- Kari Norman
Économiste senior
Canada : la demande de logements est demeurée stable en juillet, tandis que les mises en chantier ont reculé
Faits saillants
- Le rythme des mises en chantier au Canada a chuté à un taux annualisé de 229 000 unités en juillet. Cela dit, la moyenne mobile 6 mois est demeurée essentiellement stable à 247 000 unités, ce qui indique une tendance plus stable de la construction résidentielle. Le tableau 1 présente un résumé des principaux indicateurs de la construction résidentielle.

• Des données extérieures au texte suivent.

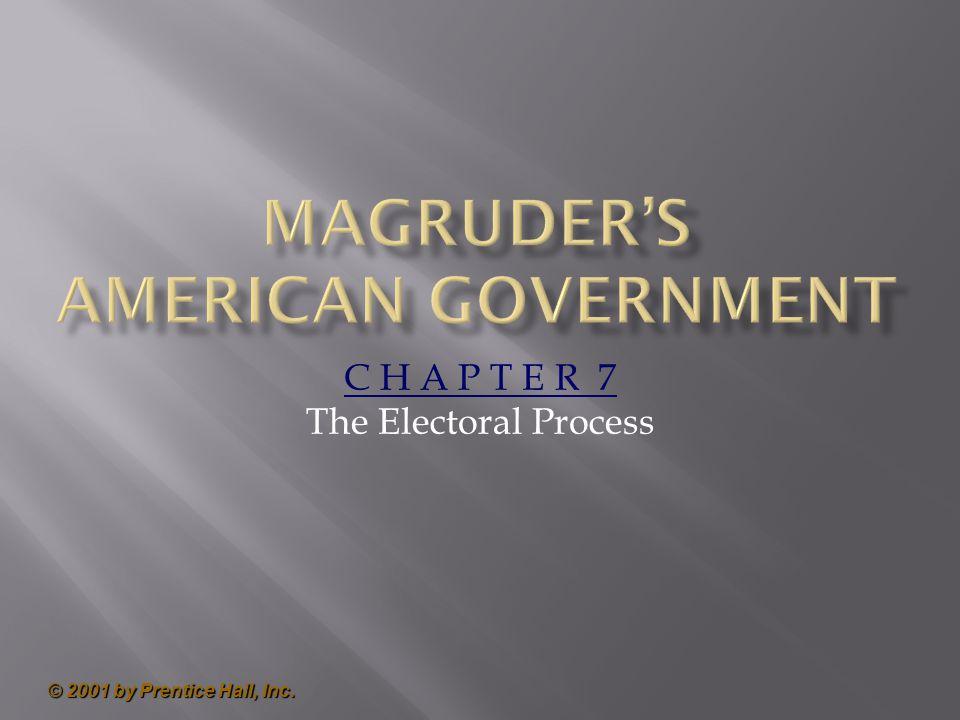 © 2001 by Prentice Hall, Inc. C H A P T E R 7 The Electoral Process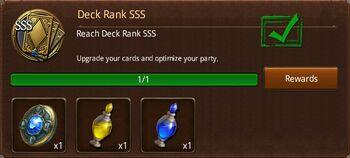 Deck Rank SSS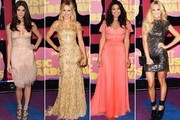The Best & Worst Dressed at the 2012 CMT Music Awards
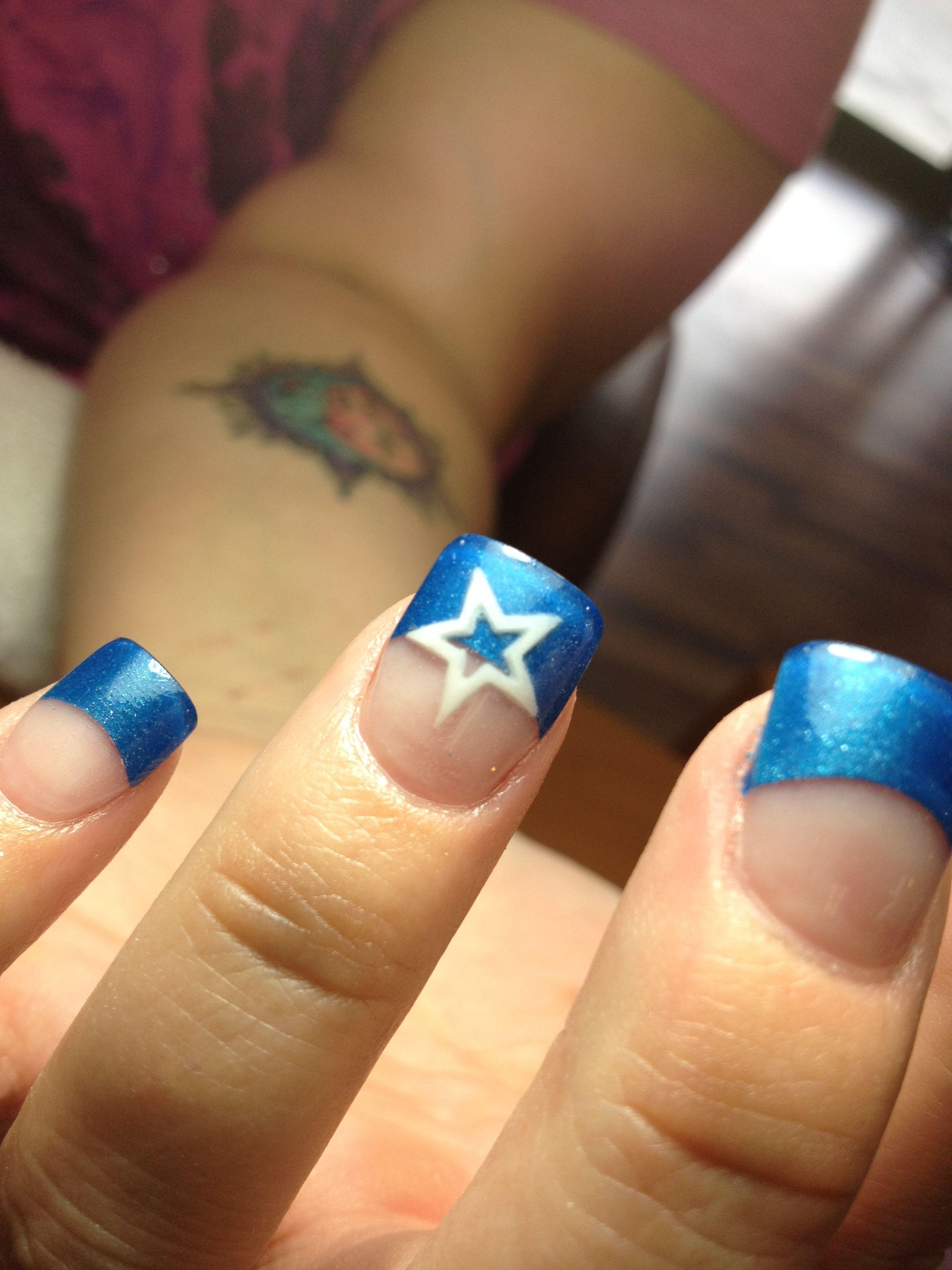 Dallas Cowboy Nails | Mani,Pedi | Pinterest | Dallas cowboys nails ...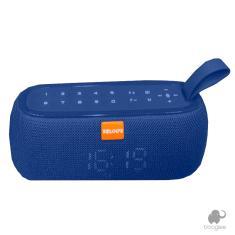 Imagem de Rádio Relógio com Alarme Portátil USB Bluetooth YR-177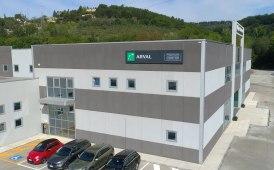 Arval Premium Center: avviato con RINA progetto per la certificazione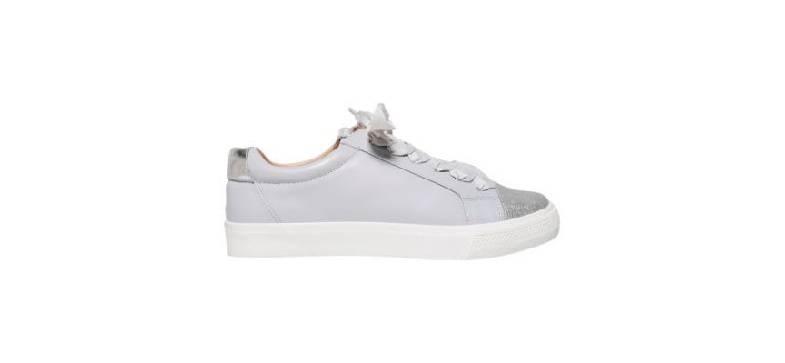 Dames - Sneakers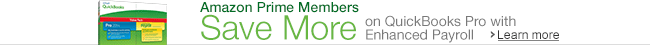 Prime Members save on QuickBooks Pro w/Payroll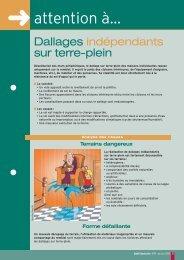 Dallages indépendants sur terre-plein - Agence Qualité Construction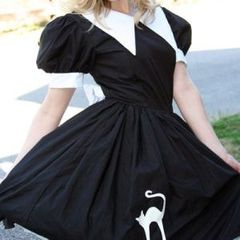 Cute,Salem,Witch,Dress,Halloween,Costume,Clothing,Gothic,halloween_costume,witch_costume,halloween_witch,witch_dress,womens_witch_costume,witch,halloween,costume,dress,black,white,plus_size,custom_size,cotton,faux_leather,thread,zipper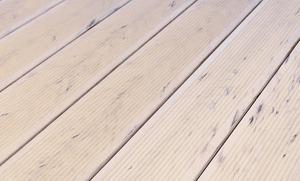 DreamDeck WPC BiColor Vollprofil (Sand 21 x 125 x 2000 mm)
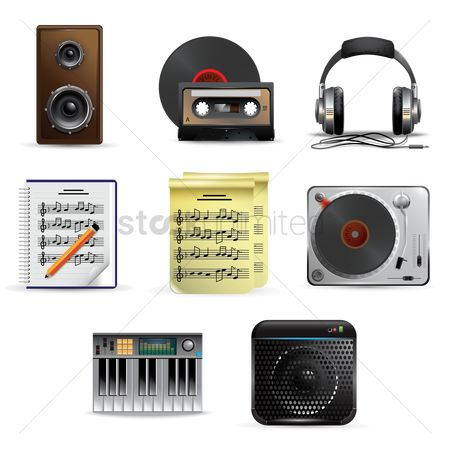 Notebooks : Music and audio equipment set
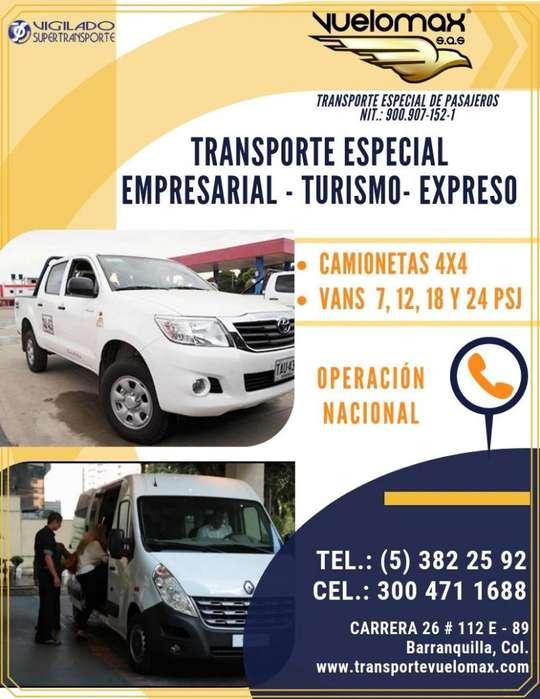 TRANSPORTE VAN TURISMO Y EMPRESARIAL ESPECIAL DE PASAJEROS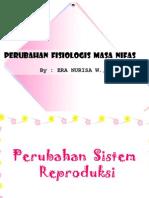 4perubahan-fisiologis-masa-nifas.ppt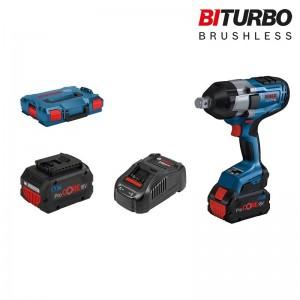 Atornillador de impacto BITURBO a batería BOSCH GDS 18V-1050 H Professional, 2 baterías 5.5Ah y maletín - 06019J8503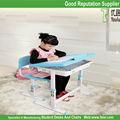 Ajustable ergonómica de muebles para niños dormitorio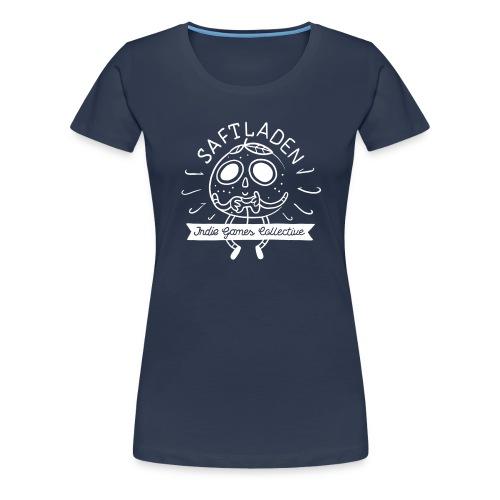 Saftladen Orange weiß - Women's Premium T-Shirt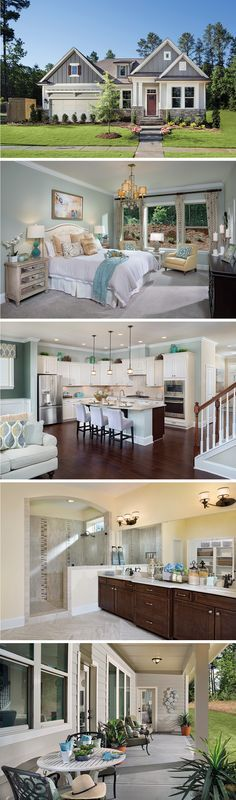 The Mapledale by David Weekley Homes in The Encore at 12 Oaks is a 3 bedroom floorplan that features a covered porch, an open kitchen and family layout, and a large owners retreat. Custom home upgrades include tray ceilings in the owners retreat, a fireplace, or a bonus room on the 2nd story.
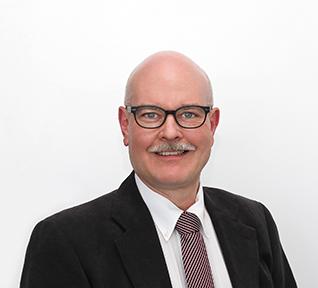 Kurt Ammann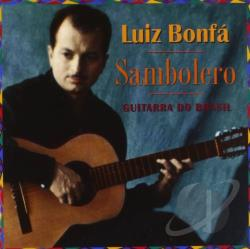 Bonfa, Luiz - Sambolero CD Cover Art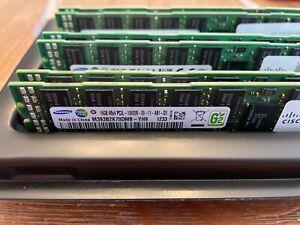 Registered Supermicro X8DTL-i 96gb (6x16gb) DDR3-1333 ECC Kit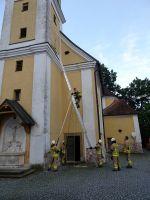 2020_06_10_03_Feuerwehr_im_Turmfalken-Einsatz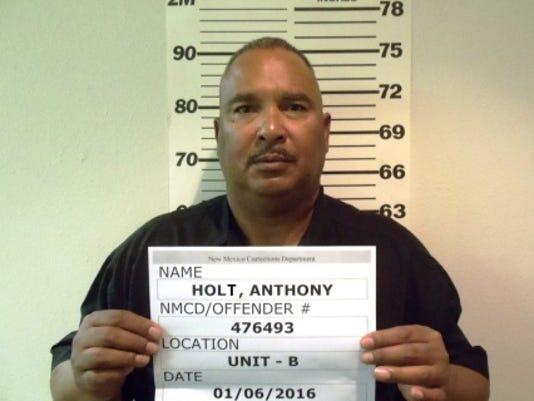 Anthony Holt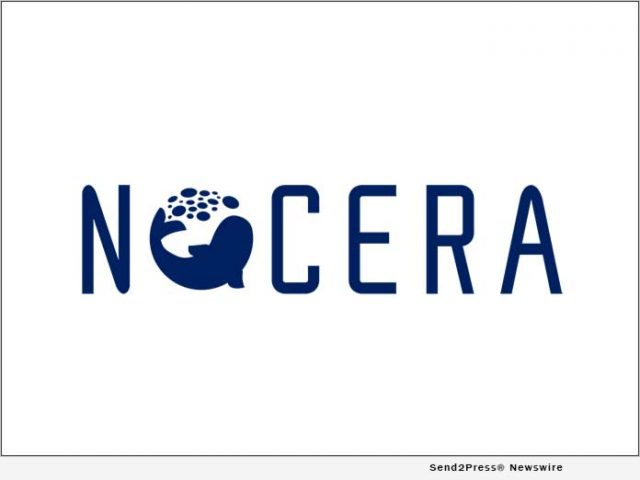 news:-nocera,-inc-signs-variable-interest-entity-agreements-resulting-in-100%-controlling-interest-in-xin-feng-construction-co,-ltd-and-shunda-feed-co,-ltd.-in-taiwan-|-citizenwire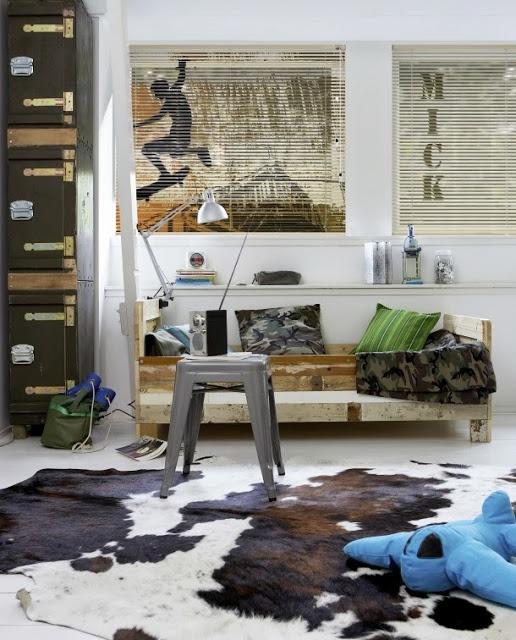 17 best images about decoraci n de dormitorios juveniles on pinterest - Deco tiener slaapkamer jongen ...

- Les ventes de propriétés existantes au Canada ont progressé de 0,5 % d’un mois à l’autre en juillet, selon les données désaisonnalisées. Le prix de vente moyen à l’échelle nationale ainsi que le prix de référence ont peu varié. Les deux demeurent bien en deçà des sommets historiques atteints en 2022. Le tableau 2 présente un résumé des principaux indicateurs du marché de la revente résidentielle.
Commentaires
L’activité dans la construction résidentielle au Canada a fortement reculé pour s’établir à 229 000 unités en juillet, soit son niveau le plus faible depuis plus d’un an. La baisse mensuelle est entièrement attribuable au segment, toujours volatil, des logements collectifs, tandis que la construction de maisons unifamiliales est demeurée à peu près inchangée par rapport au mois précédent (graphique 1). La Société canadienne d’hypothèques et de logement (SCHL) met l’accent sur la tendance observée sur six mois. Bien qu’elle soit essentiellement stable, celle-ci se situe à son plus faible niveau depuis 15 mois et demeure environ deux fois inférieure à l’objectif de la SCHL, qui estime à 500 000 mises en chantier par année le nombre nécessaire pour rétablir les niveaux d’abordabilité observés avant la pandémie.
Sur le plan régional, la vigueur de la construction résidentielle s’est manifestée au Québec et dans les provinces maritimes en juillet. À Montréal, les mises en chantier non désaisonnalisées ont augmenté de 3 % par rapport à l’année précédente, grâce à la construction de logements collectifs. À l’opposé, les mises en chantier ont reculé en juillet de 42 % sur un an à Vancouver et de 10 % à Toronto.
Sur le marché de la revente, les ventes de propriétés désaisonnalisées ont augmenté de 0,5 % d’un mois à l’autre en juillet. À l’échelle nationale, les nouvelles inscriptions ont diminué de 1,6 % en juillet et l’inventaire s’est replié à 4,7 mois. Le ratio ventes/nouvelles inscriptions a progressé à 51,3 %, maintenant le marché national dans une situation d’équilibre. Les prix moyens et les prix de référence des propriétés ont peu varié au cours du mois.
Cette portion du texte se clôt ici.